MATERIAL:
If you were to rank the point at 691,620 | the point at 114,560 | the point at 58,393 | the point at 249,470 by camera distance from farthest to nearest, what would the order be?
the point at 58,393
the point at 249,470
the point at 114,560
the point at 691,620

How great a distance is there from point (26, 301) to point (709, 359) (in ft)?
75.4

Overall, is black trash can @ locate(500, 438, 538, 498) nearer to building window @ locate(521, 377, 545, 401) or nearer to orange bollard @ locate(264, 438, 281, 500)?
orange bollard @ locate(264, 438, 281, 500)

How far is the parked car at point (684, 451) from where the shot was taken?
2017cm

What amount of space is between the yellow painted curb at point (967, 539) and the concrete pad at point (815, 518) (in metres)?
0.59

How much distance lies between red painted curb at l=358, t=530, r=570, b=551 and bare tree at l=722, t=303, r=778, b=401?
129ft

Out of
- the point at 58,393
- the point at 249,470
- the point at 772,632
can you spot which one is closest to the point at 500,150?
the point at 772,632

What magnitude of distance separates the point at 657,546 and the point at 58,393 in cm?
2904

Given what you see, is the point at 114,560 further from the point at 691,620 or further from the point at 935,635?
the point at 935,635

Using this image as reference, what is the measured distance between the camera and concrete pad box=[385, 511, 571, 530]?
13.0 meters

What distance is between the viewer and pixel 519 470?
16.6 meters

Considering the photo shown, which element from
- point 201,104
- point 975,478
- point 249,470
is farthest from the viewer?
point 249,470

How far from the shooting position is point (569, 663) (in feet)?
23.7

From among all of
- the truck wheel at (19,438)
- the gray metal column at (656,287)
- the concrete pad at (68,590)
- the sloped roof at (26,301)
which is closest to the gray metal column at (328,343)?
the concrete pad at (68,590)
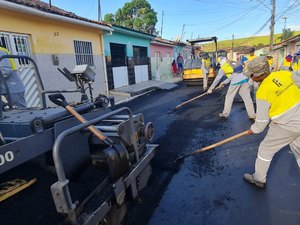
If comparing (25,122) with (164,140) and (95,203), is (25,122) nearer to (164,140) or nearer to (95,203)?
(95,203)

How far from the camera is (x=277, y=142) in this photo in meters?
2.83

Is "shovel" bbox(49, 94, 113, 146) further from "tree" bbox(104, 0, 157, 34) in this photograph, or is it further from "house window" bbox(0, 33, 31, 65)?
"tree" bbox(104, 0, 157, 34)

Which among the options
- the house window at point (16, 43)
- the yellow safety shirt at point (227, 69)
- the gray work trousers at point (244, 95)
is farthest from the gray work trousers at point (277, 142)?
the house window at point (16, 43)

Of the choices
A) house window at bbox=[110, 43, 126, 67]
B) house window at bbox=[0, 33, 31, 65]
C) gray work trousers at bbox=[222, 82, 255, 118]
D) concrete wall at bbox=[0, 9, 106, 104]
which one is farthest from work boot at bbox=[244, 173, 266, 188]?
house window at bbox=[110, 43, 126, 67]

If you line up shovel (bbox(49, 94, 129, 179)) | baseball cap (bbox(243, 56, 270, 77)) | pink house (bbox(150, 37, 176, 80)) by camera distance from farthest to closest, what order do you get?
pink house (bbox(150, 37, 176, 80))
baseball cap (bbox(243, 56, 270, 77))
shovel (bbox(49, 94, 129, 179))

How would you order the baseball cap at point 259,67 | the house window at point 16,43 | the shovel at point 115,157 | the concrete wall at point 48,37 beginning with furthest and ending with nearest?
the concrete wall at point 48,37, the house window at point 16,43, the baseball cap at point 259,67, the shovel at point 115,157

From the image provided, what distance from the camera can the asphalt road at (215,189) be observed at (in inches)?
100

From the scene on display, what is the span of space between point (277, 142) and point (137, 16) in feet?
109

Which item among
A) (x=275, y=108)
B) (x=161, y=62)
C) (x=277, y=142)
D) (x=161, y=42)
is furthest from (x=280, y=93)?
(x=161, y=62)

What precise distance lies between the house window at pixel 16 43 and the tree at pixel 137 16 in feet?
80.5

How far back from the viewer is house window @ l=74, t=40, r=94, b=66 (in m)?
10.2

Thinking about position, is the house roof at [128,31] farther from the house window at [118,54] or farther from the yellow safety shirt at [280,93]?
the yellow safety shirt at [280,93]

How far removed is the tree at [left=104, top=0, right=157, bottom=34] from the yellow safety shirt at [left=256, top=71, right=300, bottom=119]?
29.7 meters

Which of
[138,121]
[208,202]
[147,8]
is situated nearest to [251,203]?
[208,202]
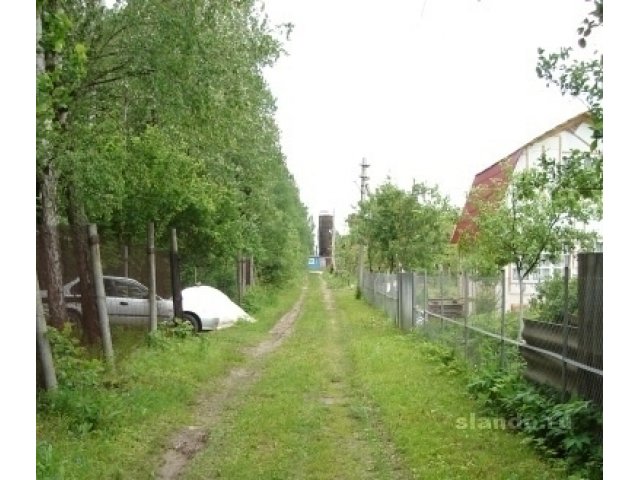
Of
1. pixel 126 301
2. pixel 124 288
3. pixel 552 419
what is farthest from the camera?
pixel 124 288

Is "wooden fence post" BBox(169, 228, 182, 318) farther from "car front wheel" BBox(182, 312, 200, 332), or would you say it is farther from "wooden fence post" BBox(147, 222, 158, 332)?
"car front wheel" BBox(182, 312, 200, 332)

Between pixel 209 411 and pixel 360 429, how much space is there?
214 cm

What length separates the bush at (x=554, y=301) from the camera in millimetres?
7918

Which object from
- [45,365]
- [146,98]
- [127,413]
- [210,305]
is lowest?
[127,413]

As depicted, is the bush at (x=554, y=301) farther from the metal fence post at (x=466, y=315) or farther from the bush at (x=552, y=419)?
the metal fence post at (x=466, y=315)

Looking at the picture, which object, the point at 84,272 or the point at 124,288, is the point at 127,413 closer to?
the point at 84,272

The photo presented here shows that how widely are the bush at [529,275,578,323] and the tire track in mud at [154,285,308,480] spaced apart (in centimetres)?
398

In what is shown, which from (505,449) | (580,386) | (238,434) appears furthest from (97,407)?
(580,386)

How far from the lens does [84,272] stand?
476 inches

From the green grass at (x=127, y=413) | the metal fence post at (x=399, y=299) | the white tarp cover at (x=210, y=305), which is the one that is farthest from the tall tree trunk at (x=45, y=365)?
the metal fence post at (x=399, y=299)

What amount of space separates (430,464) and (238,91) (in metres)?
6.35

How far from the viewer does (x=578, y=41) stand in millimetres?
5477

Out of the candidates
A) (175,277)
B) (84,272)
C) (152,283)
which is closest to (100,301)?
(84,272)

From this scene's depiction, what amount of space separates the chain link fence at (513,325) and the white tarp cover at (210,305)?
4.76m
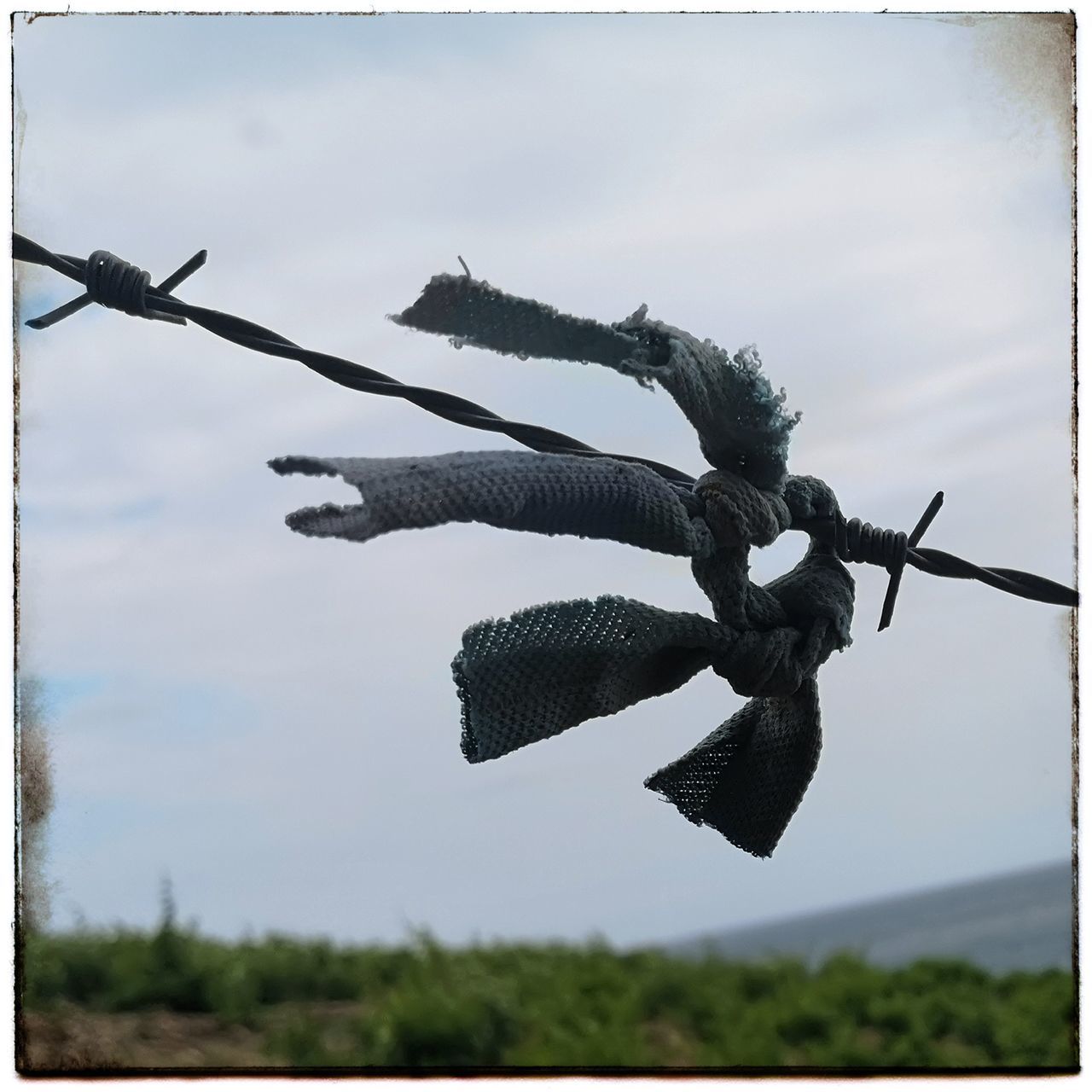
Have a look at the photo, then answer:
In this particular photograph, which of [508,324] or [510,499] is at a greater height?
[508,324]

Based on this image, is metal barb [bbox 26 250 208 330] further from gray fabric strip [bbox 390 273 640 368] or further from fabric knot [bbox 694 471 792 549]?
fabric knot [bbox 694 471 792 549]

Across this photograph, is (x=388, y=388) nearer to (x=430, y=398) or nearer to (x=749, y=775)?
(x=430, y=398)

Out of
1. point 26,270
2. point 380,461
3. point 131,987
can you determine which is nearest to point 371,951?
point 131,987

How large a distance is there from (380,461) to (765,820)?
37 cm

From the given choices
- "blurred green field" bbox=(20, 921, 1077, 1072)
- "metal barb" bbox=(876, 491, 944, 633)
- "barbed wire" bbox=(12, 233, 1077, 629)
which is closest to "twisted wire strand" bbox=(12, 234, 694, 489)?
"barbed wire" bbox=(12, 233, 1077, 629)

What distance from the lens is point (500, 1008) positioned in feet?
9.25

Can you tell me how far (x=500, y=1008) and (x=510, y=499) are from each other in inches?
97.4

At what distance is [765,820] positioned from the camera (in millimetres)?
774

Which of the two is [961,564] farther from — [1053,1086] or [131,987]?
[131,987]

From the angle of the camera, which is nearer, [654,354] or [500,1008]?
[654,354]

WHAT THE TASK ASKS:
Can you convert the entries above, from the line with "Thinking about position, is" to the line with "29.7 meters" (both included), into a Markdown table with the columns Row and Line, numbering each row and skipping blank lines?

SOLUTION TO THE EXERCISE:
| Row | Line |
|---|---|
| 1 | Thinking about position, is the house roof at [128,31] farther from the house window at [118,54] or farther from the yellow safety shirt at [280,93]? |
| 2 | the yellow safety shirt at [280,93] |
| 3 | How far removed is the tree at [left=104, top=0, right=157, bottom=34] from the yellow safety shirt at [left=256, top=71, right=300, bottom=119]? |
| 4 | 29.7 meters |